I find the possible answers not optimal for answering how varied ones languages are. Not only because of the mistakes in reading the question, that some people already mentioned, but also because the first answer is pretty wide:
"1) The same family with the same or different script, or another family with the same script."Basically no matter what language you learned - if it did not have another script than your native language - you will get this category.
But you will also fall into this category, if it's the same language family, but has a different script.
Because the Latin script is used for a huge varity of languages this category includes:
- A Spanish person learning Portuguese or Italian. (same family, same script)
- A Bulgarian learning Polish. (same family, different script)

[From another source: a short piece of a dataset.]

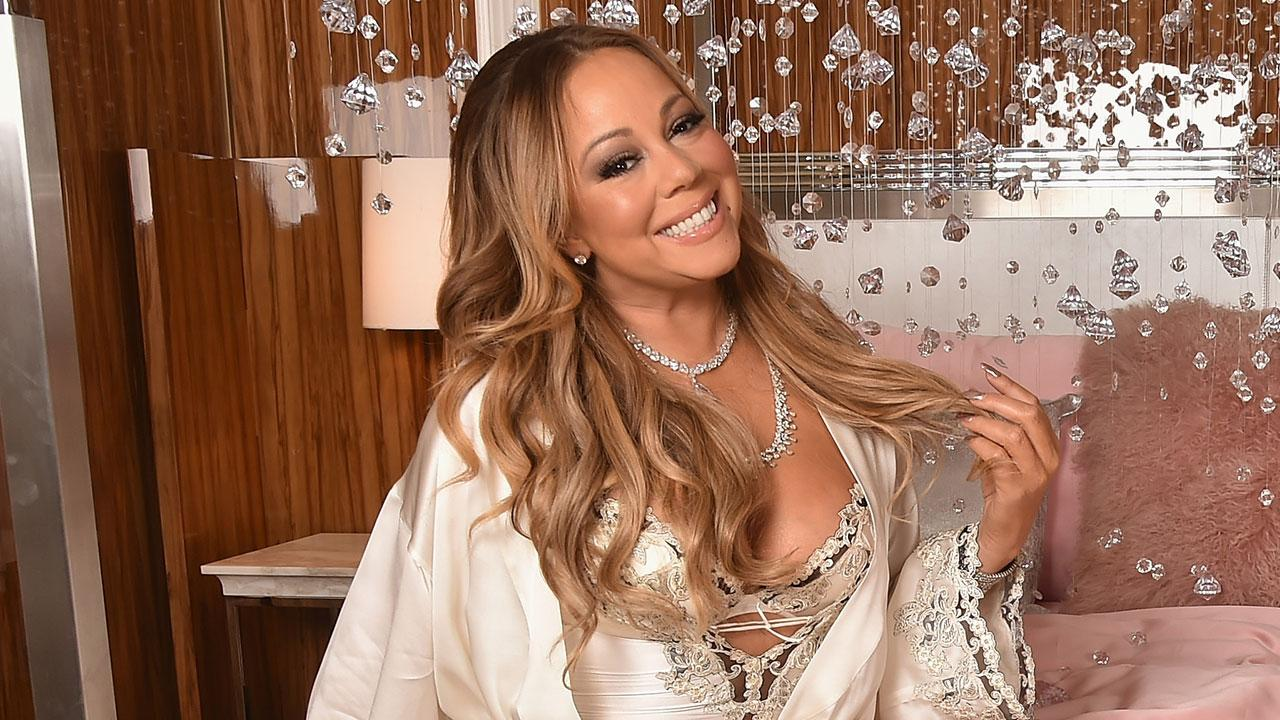Mariah Carey Strips Down to Bra While 'Festivating' By a Christmas Tree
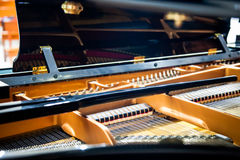 Closeup inside grand piano. Musical instrument vintage. Stock Images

- An Italian learning Dutch. (same script)
- A French learning Finnish or Hungarian (still same script, though quite different family)
- A Swede learning Vietnamese. (Because vietnamese is nowadays written with a script, that is based on Latin characters with diacritics for the tones)

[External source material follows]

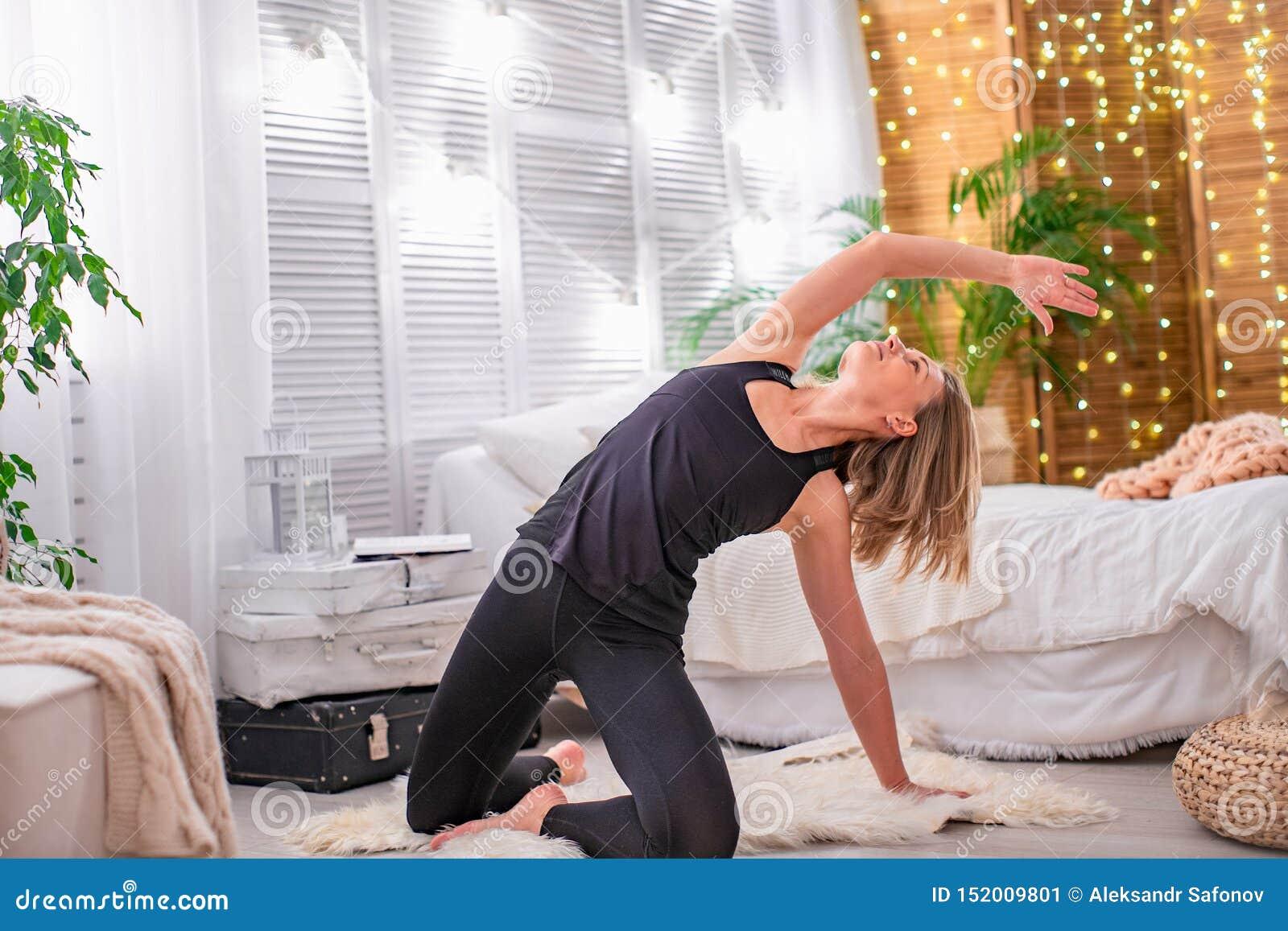 De mooie jonge blondevrouw, die de spieren van haar wapens en rug uitrekken, voert thuis gymnastiek- oefeningen uit met vrije tek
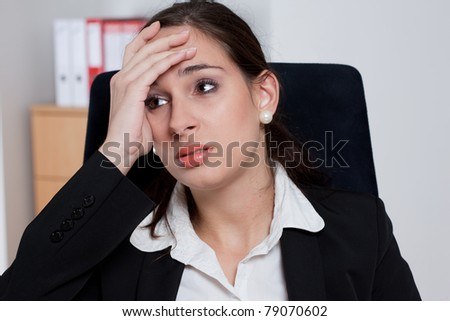 Tired businesswoman with headache/stress related problems - stock photo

There have been several languages that switched their writing to the Latin script in the past, and I assume, more will follow.
This map on wikipedia shows actually how widely spread the Latin script is, though it does not show smaller languages, so it definitely has its flaws.
Despite the first category being so wide more than 50% picked answer 2 and 3, which I find honestly quite surprising, considering that it was supposed to only include languages that are already intermediate or higher.